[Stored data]
****************
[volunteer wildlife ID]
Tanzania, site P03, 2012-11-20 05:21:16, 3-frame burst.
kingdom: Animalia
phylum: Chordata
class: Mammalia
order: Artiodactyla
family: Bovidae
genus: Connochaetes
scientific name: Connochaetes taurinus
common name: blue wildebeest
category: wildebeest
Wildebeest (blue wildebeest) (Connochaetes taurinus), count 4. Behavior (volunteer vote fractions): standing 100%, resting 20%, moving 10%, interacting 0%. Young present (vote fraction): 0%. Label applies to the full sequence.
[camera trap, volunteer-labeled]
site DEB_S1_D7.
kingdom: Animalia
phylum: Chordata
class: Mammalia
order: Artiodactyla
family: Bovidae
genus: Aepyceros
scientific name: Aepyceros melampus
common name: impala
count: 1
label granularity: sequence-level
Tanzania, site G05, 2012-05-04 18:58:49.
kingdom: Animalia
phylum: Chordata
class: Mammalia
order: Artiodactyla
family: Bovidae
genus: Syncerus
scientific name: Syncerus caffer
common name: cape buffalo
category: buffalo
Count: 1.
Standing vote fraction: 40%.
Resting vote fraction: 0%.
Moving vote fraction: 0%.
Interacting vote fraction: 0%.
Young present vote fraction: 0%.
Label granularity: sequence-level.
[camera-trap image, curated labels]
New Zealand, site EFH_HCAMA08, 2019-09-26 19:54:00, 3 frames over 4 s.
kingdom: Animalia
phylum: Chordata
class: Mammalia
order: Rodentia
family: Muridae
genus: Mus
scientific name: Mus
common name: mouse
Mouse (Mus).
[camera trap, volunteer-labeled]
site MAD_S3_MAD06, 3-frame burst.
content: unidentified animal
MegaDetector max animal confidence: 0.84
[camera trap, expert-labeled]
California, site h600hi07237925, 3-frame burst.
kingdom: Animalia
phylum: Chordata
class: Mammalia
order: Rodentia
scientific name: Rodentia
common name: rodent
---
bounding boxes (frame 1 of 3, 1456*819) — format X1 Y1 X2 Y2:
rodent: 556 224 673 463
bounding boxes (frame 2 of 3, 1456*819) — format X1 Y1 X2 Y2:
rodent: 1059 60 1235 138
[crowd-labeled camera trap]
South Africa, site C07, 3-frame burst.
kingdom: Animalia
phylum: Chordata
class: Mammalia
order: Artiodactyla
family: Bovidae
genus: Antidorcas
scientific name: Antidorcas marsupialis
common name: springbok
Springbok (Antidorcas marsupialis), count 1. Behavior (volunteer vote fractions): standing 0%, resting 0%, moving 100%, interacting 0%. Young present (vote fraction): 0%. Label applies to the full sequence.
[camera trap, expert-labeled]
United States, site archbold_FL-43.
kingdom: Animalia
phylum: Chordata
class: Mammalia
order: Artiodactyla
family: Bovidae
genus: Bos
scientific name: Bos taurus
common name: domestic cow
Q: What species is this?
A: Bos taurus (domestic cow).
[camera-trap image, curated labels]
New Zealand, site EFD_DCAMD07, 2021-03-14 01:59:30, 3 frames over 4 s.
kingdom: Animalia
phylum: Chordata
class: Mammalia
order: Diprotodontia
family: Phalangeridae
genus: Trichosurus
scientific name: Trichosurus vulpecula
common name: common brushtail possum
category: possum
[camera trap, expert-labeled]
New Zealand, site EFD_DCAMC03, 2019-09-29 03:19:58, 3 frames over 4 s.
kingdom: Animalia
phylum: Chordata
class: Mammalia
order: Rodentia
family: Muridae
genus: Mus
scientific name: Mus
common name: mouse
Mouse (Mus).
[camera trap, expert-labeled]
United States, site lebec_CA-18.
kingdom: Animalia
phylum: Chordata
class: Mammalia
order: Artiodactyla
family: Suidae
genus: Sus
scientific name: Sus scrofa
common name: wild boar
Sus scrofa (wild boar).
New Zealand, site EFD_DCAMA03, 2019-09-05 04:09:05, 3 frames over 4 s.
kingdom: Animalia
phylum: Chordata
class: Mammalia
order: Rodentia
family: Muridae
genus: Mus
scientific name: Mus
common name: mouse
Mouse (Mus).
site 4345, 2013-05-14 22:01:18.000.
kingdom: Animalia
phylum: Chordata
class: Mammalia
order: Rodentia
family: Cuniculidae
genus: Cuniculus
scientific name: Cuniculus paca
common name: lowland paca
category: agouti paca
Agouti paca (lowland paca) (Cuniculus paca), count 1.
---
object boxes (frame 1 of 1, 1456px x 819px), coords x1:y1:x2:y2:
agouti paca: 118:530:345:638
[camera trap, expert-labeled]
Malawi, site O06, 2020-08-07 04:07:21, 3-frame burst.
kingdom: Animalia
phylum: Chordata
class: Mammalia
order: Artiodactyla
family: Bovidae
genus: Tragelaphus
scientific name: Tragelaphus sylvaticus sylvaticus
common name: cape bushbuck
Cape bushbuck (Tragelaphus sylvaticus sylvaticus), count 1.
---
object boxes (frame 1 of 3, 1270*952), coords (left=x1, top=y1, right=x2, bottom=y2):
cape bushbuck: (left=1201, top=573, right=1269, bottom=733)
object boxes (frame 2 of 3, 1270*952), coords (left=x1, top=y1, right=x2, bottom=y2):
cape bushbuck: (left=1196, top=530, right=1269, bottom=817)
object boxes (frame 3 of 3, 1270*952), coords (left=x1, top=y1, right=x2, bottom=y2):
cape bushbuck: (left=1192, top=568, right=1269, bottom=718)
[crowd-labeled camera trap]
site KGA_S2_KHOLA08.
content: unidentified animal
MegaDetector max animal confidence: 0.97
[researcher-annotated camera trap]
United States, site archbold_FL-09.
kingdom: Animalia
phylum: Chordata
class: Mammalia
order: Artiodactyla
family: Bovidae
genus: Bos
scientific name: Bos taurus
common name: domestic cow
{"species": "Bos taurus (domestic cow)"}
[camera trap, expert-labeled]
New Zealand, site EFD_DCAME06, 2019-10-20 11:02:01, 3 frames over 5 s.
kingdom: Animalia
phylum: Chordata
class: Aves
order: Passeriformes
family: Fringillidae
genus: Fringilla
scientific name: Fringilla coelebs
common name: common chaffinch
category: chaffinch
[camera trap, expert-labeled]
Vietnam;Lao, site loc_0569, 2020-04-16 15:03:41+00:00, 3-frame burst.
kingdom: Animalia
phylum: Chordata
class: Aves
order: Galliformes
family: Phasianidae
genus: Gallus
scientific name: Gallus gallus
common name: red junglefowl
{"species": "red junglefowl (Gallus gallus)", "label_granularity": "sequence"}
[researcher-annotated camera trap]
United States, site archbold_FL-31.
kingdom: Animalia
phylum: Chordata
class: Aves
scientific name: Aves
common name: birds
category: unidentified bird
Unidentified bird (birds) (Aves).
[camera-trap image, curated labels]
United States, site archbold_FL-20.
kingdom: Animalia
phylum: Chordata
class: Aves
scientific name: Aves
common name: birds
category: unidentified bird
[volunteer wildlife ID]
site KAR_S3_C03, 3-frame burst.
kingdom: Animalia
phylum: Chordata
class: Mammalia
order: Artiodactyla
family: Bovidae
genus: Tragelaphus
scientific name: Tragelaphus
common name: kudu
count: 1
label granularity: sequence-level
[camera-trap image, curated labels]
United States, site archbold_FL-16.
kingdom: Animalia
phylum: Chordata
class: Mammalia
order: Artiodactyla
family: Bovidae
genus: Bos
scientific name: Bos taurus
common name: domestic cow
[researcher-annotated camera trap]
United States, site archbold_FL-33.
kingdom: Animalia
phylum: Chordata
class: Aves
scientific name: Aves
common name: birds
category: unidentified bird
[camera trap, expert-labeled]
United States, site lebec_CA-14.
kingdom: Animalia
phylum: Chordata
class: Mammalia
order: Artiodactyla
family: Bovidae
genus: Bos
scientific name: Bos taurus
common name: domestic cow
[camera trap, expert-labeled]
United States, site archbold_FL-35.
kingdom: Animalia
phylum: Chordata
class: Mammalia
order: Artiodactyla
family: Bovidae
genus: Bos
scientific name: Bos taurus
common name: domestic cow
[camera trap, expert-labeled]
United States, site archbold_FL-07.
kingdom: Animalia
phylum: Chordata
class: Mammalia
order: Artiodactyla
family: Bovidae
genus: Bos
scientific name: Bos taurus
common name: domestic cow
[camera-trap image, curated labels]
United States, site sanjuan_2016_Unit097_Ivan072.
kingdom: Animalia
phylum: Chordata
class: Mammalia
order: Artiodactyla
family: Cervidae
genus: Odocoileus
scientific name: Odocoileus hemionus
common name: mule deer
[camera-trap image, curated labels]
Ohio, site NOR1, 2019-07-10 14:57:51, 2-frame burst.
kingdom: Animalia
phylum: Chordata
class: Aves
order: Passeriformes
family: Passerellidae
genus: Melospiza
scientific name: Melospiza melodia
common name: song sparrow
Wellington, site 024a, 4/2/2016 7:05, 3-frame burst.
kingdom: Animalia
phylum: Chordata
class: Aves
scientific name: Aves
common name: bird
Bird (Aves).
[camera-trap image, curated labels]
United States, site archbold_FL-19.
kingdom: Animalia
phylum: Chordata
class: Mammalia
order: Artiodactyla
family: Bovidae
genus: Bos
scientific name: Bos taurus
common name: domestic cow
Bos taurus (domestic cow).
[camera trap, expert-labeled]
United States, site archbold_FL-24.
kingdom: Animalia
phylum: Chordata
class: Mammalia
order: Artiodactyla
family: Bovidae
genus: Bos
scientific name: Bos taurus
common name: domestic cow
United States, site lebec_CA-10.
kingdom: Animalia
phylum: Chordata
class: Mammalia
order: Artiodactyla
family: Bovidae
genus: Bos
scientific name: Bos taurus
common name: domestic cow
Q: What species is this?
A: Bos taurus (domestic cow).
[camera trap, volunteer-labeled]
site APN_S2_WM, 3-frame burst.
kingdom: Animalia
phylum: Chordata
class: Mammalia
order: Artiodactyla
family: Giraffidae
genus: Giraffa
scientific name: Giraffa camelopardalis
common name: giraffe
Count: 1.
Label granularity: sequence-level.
****************
Description of the task: Reproduce exactly every line that sits between the start of the entries and the line bearing "common name: blue wildebeest", counting both of those lines.

Result of this task:
[volunteer wildlife ID]
Tanzania, site P03, 2012-11-20 05:21:16, 3-frame burst.
kingdom: Animalia
phylum: Chordata
class: Mammalia
order: Artiodactyla
family: Bovidae
genus: Connochaetes
scientific name: Connochaetes taurinus
common name: blue wildebeest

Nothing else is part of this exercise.